# START OF Text

9R14. Scaling of Structural Strength. - ZP Bazant (Dept of Civil Eng and Mat Sci, Northwestern University, Evanston IL 60201). Hermes Sci Publ, Paris. Distributed in USA by Taylor & Francis Publ, New York NY. 2002. 280 pp. ISBN 1-56032-984-X. $95.00.
Reviewed by G Lewis (Dept of Mech Eng, Univ of Memphis, 316 Eng Bldg, Memphis TN 38152).
It is widely acknowledged that the subject of scaling or size effects (particularly, in components and structures fabricated from quasi-brittle materials) is, arguably, one of the most important ones in solid mechanics. This is because, from a theoretical perspective, the analysis is very complex, even abstruse, in places. In practical terms, scaling has far-reaching implications for both the design and the cost of prototypes of these components and structures, ranging from reinforced concrete columns on highways and fine crystal wine glasses to silicon nitride machining tool inserts and ice sculptures. It is against this background that this book will be judged; that is, first, the extent to which the author succeeds in mapping out all the theoretical concepts that are relevant to scaling and, second, the extent to which the material covered in the book can aid structural designers. How the book fares on these scores will be discussed following the descriptions of its contents, which are organized into 11 chapters.
In Chapter 1 (Introduction), the author provides a sweeping summary of the field of scaling, beginning with two statements that are both catchy and tone-setting; namely, that scaling is central to all physical systems, and that an understanding of any theory describing any physical system exists only when scaling of that system is understood. The author then goes on to make comments about the nature of the problem and to present a brief review of the history of scaling (starting with Leonardo da Vinci’s observation about the relationship between the length and strength of cords, continuing with the development of the Weibull theory, and ending with some recent developments in quasi-brittle materials, as exemplified by work on concrete). In this chapter, the three basic theories of scaling in solid mechanics and the four indirect size effects are summarized, and a host of other topics are covered, namely, power scaling in the absence of a characteristic length, transitional size effect bridging power laws for different scales, and deductions of the size effect from dimensional analysis (by, for example, converting the mathematical formulation of the boundary value problem to dimensionless form), and stability of structures and the size effect (for example, in the case of beams, the difference in size effect under elastic buckling conditions compared to when they are on an elastic foundation).

# END OF Text
# START OF The data

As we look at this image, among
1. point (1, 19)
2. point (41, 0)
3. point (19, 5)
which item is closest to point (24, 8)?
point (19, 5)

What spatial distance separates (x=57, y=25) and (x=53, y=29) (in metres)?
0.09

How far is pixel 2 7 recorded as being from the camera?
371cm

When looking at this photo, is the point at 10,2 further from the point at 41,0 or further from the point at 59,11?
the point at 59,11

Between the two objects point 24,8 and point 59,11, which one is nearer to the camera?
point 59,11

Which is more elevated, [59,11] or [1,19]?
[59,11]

# END OF The data
# START OF The data

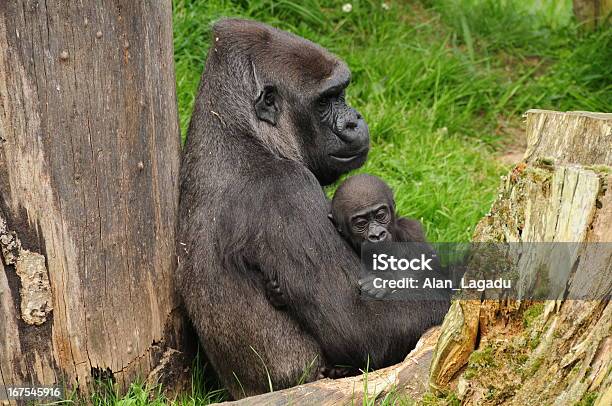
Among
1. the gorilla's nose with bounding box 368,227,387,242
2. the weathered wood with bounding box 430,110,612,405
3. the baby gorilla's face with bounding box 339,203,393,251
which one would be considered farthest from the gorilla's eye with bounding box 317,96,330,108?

# END OF The data

### [Challenges]
(1) Count the lines of the records that contain the string "this", matching case exactly. Give only the number.
(2) Continue the review of the book on scaling of structural strength from the point where it stops.

### [Exercise results]
(1) 2

(2)
Among the topics covered in Chapter 2 (Asymptotic analysis of size effect), are asymptotic analysis of size effect in structures with notches or large cracks (including a comparison of large- and small-size asymptotic expansions of the size effect), energistic size effect law and its asymptotic matching character (including the role of the brittleness number in linear elastic fracture mechanics, LEFM, scaling), use of Rice’s J-integral for asymptotic scaling analysis, identification of fracture parameters from size effect tests on concrete specimens, comparison of size effect law (as obtained from tests conducted on Indiana limestone, carbon-epoxy fiber composite, silicon oxide, and sea ice specimens), an examination of whether a universal size effect law exists (that is, the extent to which all expansions, such as the large-size expansion for short cracks, could be made to yield a single expression that matches all the asymptotic cases), interaction diagram (or failure envelope) for the case of many loads, and size effect on approach to zero size (including discussion of two physically meaningful boundary value problems of elasticity for a body with a crack).
As the title of Chapter 3 (Randomness and disorder) implies, relevant statistical concepts are described. The chapter opens with a summary of the tenets of the Weibull theory and a presentation of what the author calls “serious objections” (seven, in all) to the applicability of the Weibull theory to quasi-brittle structures. Following this are treatments of a number of relevant topics, such as nonlocal probabilistic theory of size effect, energistic-statistical formula for size effect for failures at crack initiation, and the size effect ensuing from J-integral for randomly located cracks. The chapter ends with detailed critical examinations of the roles of fracture fracticality and lacunar fracticality of microcracks in size effect.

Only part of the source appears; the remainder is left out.